Render every line of the listing below as a Markdown table with the columns "Row" and "Line," numbering each row and omitting blank lines.

☆ ☆ ☆ ☆ ☆

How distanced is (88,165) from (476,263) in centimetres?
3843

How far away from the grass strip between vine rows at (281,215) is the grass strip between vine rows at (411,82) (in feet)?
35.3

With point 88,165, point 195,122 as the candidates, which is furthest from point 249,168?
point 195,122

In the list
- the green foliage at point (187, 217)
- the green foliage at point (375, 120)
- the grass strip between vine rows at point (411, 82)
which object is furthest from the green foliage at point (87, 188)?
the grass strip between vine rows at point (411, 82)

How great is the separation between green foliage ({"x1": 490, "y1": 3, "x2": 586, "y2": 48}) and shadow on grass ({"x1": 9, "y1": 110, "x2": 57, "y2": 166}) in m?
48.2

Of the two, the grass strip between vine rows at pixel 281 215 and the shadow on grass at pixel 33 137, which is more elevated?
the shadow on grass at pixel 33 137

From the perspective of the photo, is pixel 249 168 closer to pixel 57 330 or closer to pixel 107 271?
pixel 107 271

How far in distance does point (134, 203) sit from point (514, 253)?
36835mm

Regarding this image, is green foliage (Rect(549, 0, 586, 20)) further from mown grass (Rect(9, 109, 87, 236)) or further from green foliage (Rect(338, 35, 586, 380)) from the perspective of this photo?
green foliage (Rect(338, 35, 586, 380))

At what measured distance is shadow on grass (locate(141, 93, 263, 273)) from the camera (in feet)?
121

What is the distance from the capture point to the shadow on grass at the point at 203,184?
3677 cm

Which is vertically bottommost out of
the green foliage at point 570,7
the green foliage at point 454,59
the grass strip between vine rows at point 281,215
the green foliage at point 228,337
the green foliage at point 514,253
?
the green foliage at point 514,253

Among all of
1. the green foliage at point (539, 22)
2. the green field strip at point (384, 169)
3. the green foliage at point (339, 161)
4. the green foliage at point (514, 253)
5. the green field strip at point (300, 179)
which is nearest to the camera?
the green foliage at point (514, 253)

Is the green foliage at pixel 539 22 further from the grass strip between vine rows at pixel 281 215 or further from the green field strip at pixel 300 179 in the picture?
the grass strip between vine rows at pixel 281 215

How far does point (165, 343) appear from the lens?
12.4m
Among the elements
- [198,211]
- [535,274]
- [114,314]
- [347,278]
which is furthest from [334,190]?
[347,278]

☆ ☆ ☆ ☆ ☆

Complete output —
| Row | Line |
|---|---|
| 1 | How distanced is (88,165) from (476,263) in centimetres? |
| 2 | 3843 |
| 3 | How far away from the grass strip between vine rows at (281,215) is the grass strip between vine rows at (411,82) (in feet)? |
| 4 | 35.3 |
| 5 | With point 88,165, point 195,122 as the candidates, which is furthest from point 249,168? |
| 6 | point 195,122 |
| 7 | In the list |
| 8 | - the green foliage at point (187, 217) |
| 9 | - the green foliage at point (375, 120) |
| 10 | - the grass strip between vine rows at point (411, 82) |
| 11 | which object is furthest from the green foliage at point (87, 188)? |
| 12 | the grass strip between vine rows at point (411, 82) |
| 13 | How great is the separation between green foliage ({"x1": 490, "y1": 3, "x2": 586, "y2": 48}) and shadow on grass ({"x1": 9, "y1": 110, "x2": 57, "y2": 166}) in m? |
| 14 | 48.2 |
| 15 | Of the two, the grass strip between vine rows at pixel 281 215 and the shadow on grass at pixel 33 137, which is more elevated? |
| 16 | the shadow on grass at pixel 33 137 |
| 17 | From the perspective of the photo, is pixel 249 168 closer to pixel 57 330 or closer to pixel 107 271? |
| 18 | pixel 107 271 |
| 19 | How far in distance does point (134, 203) sit from point (514, 253)? |
| 20 | 36835mm |
| 21 | Regarding this image, is green foliage (Rect(549, 0, 586, 20)) further from mown grass (Rect(9, 109, 87, 236)) or further from green foliage (Rect(338, 35, 586, 380)) from the perspective of this photo? |
| 22 | green foliage (Rect(338, 35, 586, 380)) |
| 23 | At what measured distance is shadow on grass (locate(141, 93, 263, 273)) from the camera (in feet)? |
| 24 | 121 |
| 25 | What is the distance from the capture point to the shadow on grass at the point at 203,184? |
| 26 | 3677 cm |
| 27 | Which is vertically bottommost out of |
| 28 | the green foliage at point 570,7 |
| 29 | the green foliage at point 454,59 |
| 30 | the grass strip between vine rows at point 281,215 |
| 31 | the green foliage at point 228,337 |
| 32 | the green foliage at point 514,253 |
| 33 | ? |
| 34 | the green foliage at point 514,253 |
| 35 | Among all of |
| 36 | 1. the green foliage at point (539, 22) |
| 37 | 2. the green field strip at point (384, 169) |
| 38 | 3. the green foliage at point (339, 161) |
| 39 | 4. the green foliage at point (514, 253) |
| 40 | 5. the green field strip at point (300, 179) |
| 41 | which is nearest to the camera? |
| 42 | the green foliage at point (514, 253) |
| 43 | Is the green foliage at pixel 539 22 further from the grass strip between vine rows at pixel 281 215 or further from the green field strip at pixel 300 179 in the picture? |
| 44 | the grass strip between vine rows at pixel 281 215 |
| 45 | How far does point (165, 343) appear from the lens? |
| 46 | 12.4m |
| 47 | Among the elements |
| 48 | - [198,211] |
| 49 | - [535,274] |
| 50 | - [114,314] |
| 51 | - [347,278] |
| 52 | which is furthest from [334,190]? |
| 53 | [347,278] |